Teens Can Experience The Pain Of Infidelity

So, he said: Oh, we’re going to make a plan. I was like: Okay, I love you, alright, bye. Then he was like: I love you more, and I was like: I don’t really think you do because you wouldn’t treat me like that if you did. He was like: Yeah, you’re right, you do love me more, I think we should break up. I lost motivation for you. Then he just started dropping all this stuff on me. Like: I lost motivation to be with you a few months ago. So, we broke up and we didn’t talk for a month.

The biggest point for me when I realized just how bad our relationship really was, was then his ex-girlfriend contacted me and she told me that they were dating again and that they had gotten back together in August and mine and David’s relationship hadn’t ended until October. I realized then that he had been dating another girl at the same time as dating me, so cheating on me, for a few months.

Protect Teens From Sexual Abuse By Gently Reminding Them Not To Blame Themselves

So, me and his ex-girlfriend and current girlfriend met up and we were talking about it. One of my other friends that had been involved, she had been one of the friends that had told me when he had lied to me the first time about having sex, they were all kind of mixed up in that mess too, and so the 3 of us girls were talking about it and she’s still dating him so she was talking about just how he treats her now and it’s very similar and actually worse than how he treated me.

Anne:  Did she perceive it as abuse?

Sid: She did not. She perceived it as: Oh, it’s on me. I’m just too (whatever traits he had told her that she was) that made him act that way.

Anne:  Oh, so she was blaming herself?

Protect Teens From Sexual Abuse By Empowering Them To Say “No”

Sid: Yes. So, she went into detail of all the things that they’ve been doing and how she thought they had been dating for the last few months that I was still dating him, and I told her that’s really a red flag. That he cheated on me with you and now you guys are dating. Like, do you not see that he’s going to do that to you as well? She was like: Oh, maybe he will, I don’t know. Oh, you’ve given me so much to think about. It just really stuck me then: That’s how I would have been if I’d have found something like that when I was dating him.

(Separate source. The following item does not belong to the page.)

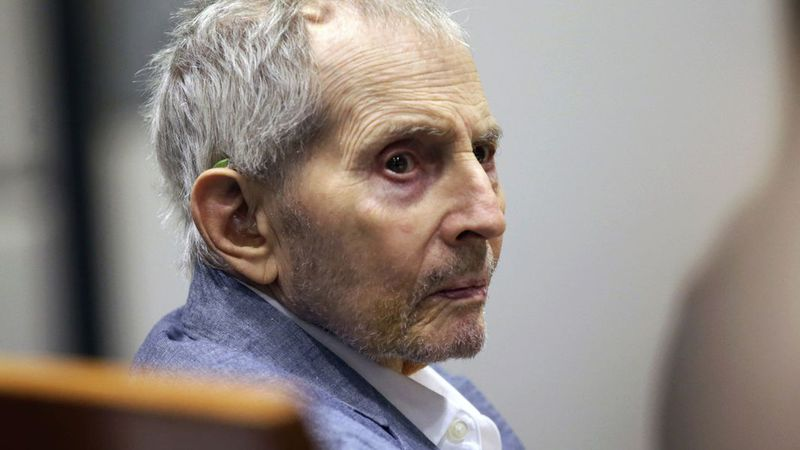 In this March 10, 2020, file photo, real estate heir Robert Durst looks over during his murder...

Just because he seemed like he was this perfect boyfriend. He would do all these other boyfriend things, but when it came down to it he really didn’t care about me and I only see that now that I’m out of it. Whereas his current girlfriend can’t see that.

Anne:  Yeah, this sounds very typical for a pornography user and also an abusive man. So, after you broke up with him, what are your thoughts at that point? Have you told your mom? It sounds like you have excellent friends that are looking out for you, which is great, and I know you’re really close with your mom so I’m sure you’re talking to her the whole time this is going on. I want to tell listeners that Dina, who runs Educate and Empower Kids, this is an example that she practices what she preaches, right.

Teens Can Experience Gaslighting, Lying, And Manipulation Too

That her daughters feel safe enough with her to tell her all these things that happen so that she could get help. So, this is very typical of what wives or pornography users are going through. All the gaslighting, and the lying, and the manipulation, but this is happening in High School for you. So, I want to talk about what you learned from the experience and if you felt injured at all.

Sid: After the experience and talking to other people I realized that it’s not okay in a relationship for someone to be dishonest first of all, and then second of all to place blame on you for their own problems. I also learned a lot about what I really deserve and so that comes through myself though. I wrote in my journal a lot after the experience and during the experience, I had written some things too, just when I was questioning things. I felt really self-conscience about talking about some of the things in our relationship with my friends or even my mom.

“My Mom Helped Me Learn About What An Abusive Relationships Really Is”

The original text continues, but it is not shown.